Russian aluminium giant U.C. Rusal hit back at the Security Service of Ukraine after the SBU accused some of the company’s representatives in the country of deliberately destroying the Zaporozhye Aluminium Smelter (ZALK) and causing damages of over $39 million as a result of their actions.
“The company views those illegal actions as an attempt to retaliate and put political pressure over a lawsuit against the government of Ukraine filed by Rusal to the International Centre for Settlement of Investment Disputes (ICSID),” a company spokesperson said.

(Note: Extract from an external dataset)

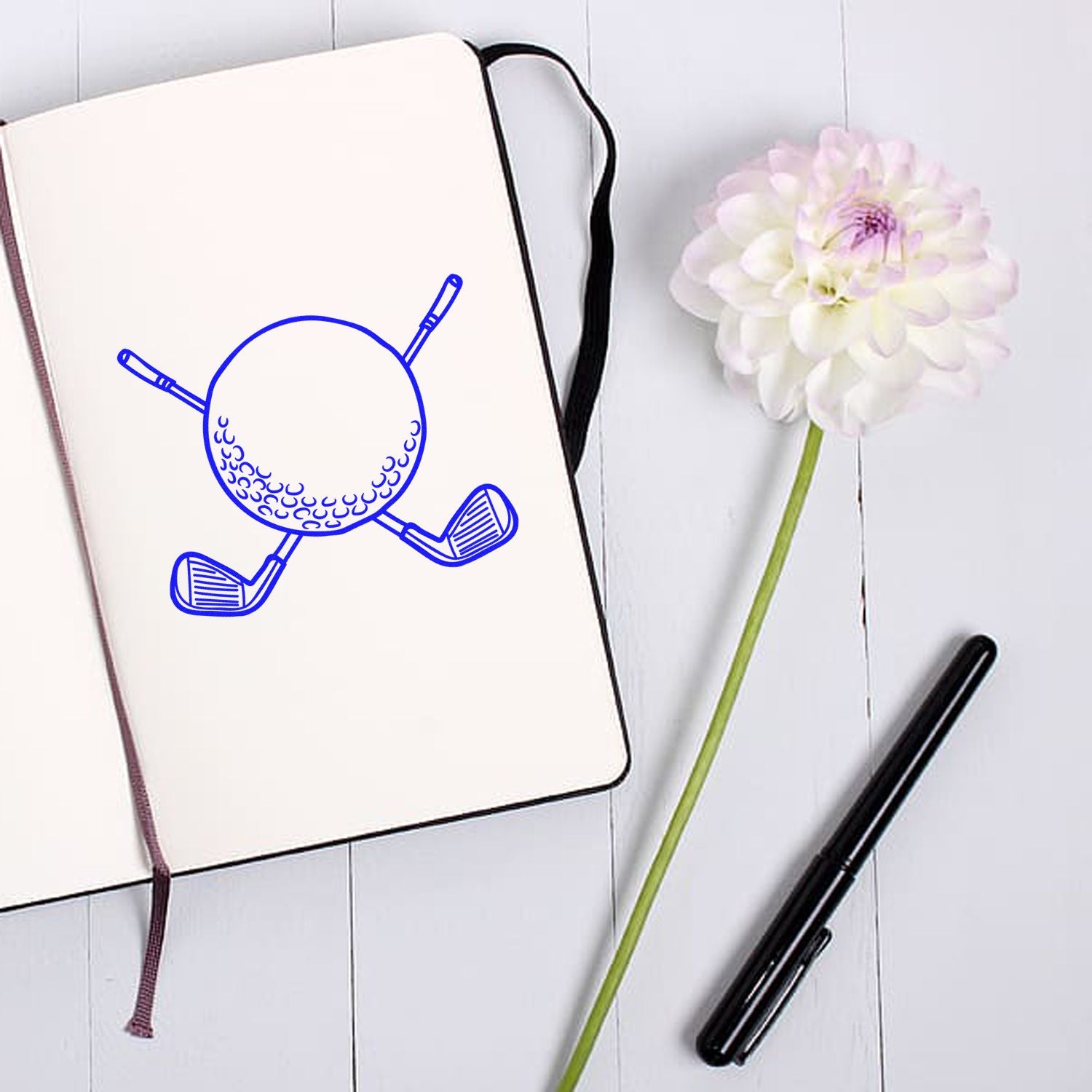 Golf ball and clubs rubber stamp design on notebook, ideal for custom golf-themed stationery, crafting, and scrapbooking.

The smelter at the center of the tiff, ZALK, which is Ukraine’s sole aluminium plant, was expropriated by the state in 2015 when its shares were transferred from a Rusal subsidiary to the State Property Fund of Ukraine. Rusal initiated proceedings shortly thereafter at the International Centre for the Settlement of Investment Disputes seeking the return of its stake in ZALK, plus costs and interest. Results of the request for arbitration are pending. However, according to Alexander Okhrimenko, a Ukrainian political analyst and president of the Ukrainian Analytical Center, ZALK was set up as part of the USSR’s industrial system and would not be able to function outside the Russian value chain.

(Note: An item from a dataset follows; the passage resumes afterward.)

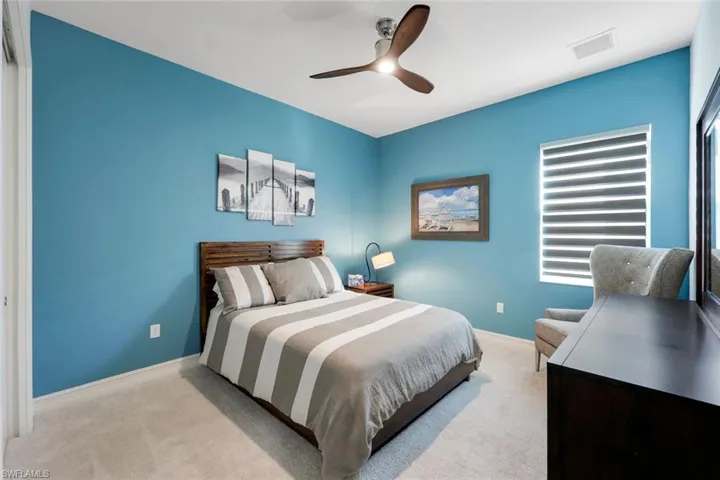 Bedroom with light carpet and ceiling fan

The plot further thickened in the fall of 2016, when President Petro Poroshenko levied sanctions upon the Russian firm, alleging it of undermining the country’s national security. The presidential decree gave Ukrainian authorities the right to freeze Rusal’s assets and block its economic actions within the country. It also prohibits the firm from removing capital, bidding on government contracts, and engaging in share transactions. Rusal was one of three hundred other Russian businesses and citizens that were ultimately subjected to restrictions placed upon it by the current Ukrainian leadership since 2014. Although the government’s 2016 decree failed to outline precisely how Rusal may have been threatening the government, Rusal indicated at the time that the sanctions were imposed in retaliation to the simmering ZALK dispute.

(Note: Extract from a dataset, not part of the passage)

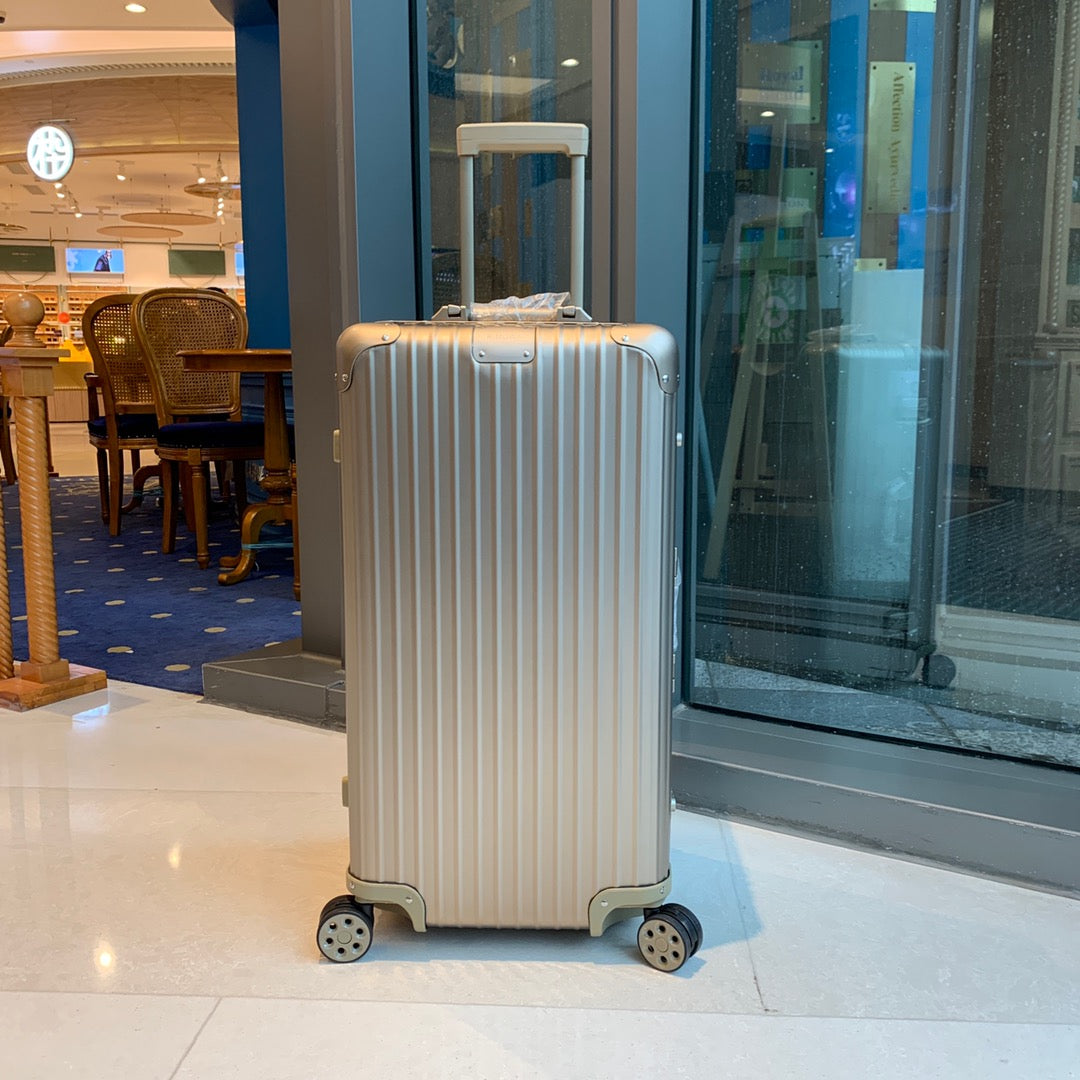 Champagne Gold Ribbed Hardside Spinner Luggage Suitcase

It is unclear at this point what the fate of Rusal’s other asset in Ukraine, the Nikolaev Alumina Refinery (NGZ), will be. The Russian company bought a 30 percent share of the plant in 2000, and invested US$430 million in order to increase the 68-year-old plant’s capacity by 700 thousand metric tons per annum. Energy consumption was slashed by one-fifth, largely via converting to automation a significant portion of the smelting process. All in, the operations at NGZ now process between 4 and 5 million tons of bauxite each year, a small share of which was used by ZALK before it was expropriated by the Ukrainian state, with the rest going to other Russian smelters due to differences in production standards that make its output incompatible with European smelters.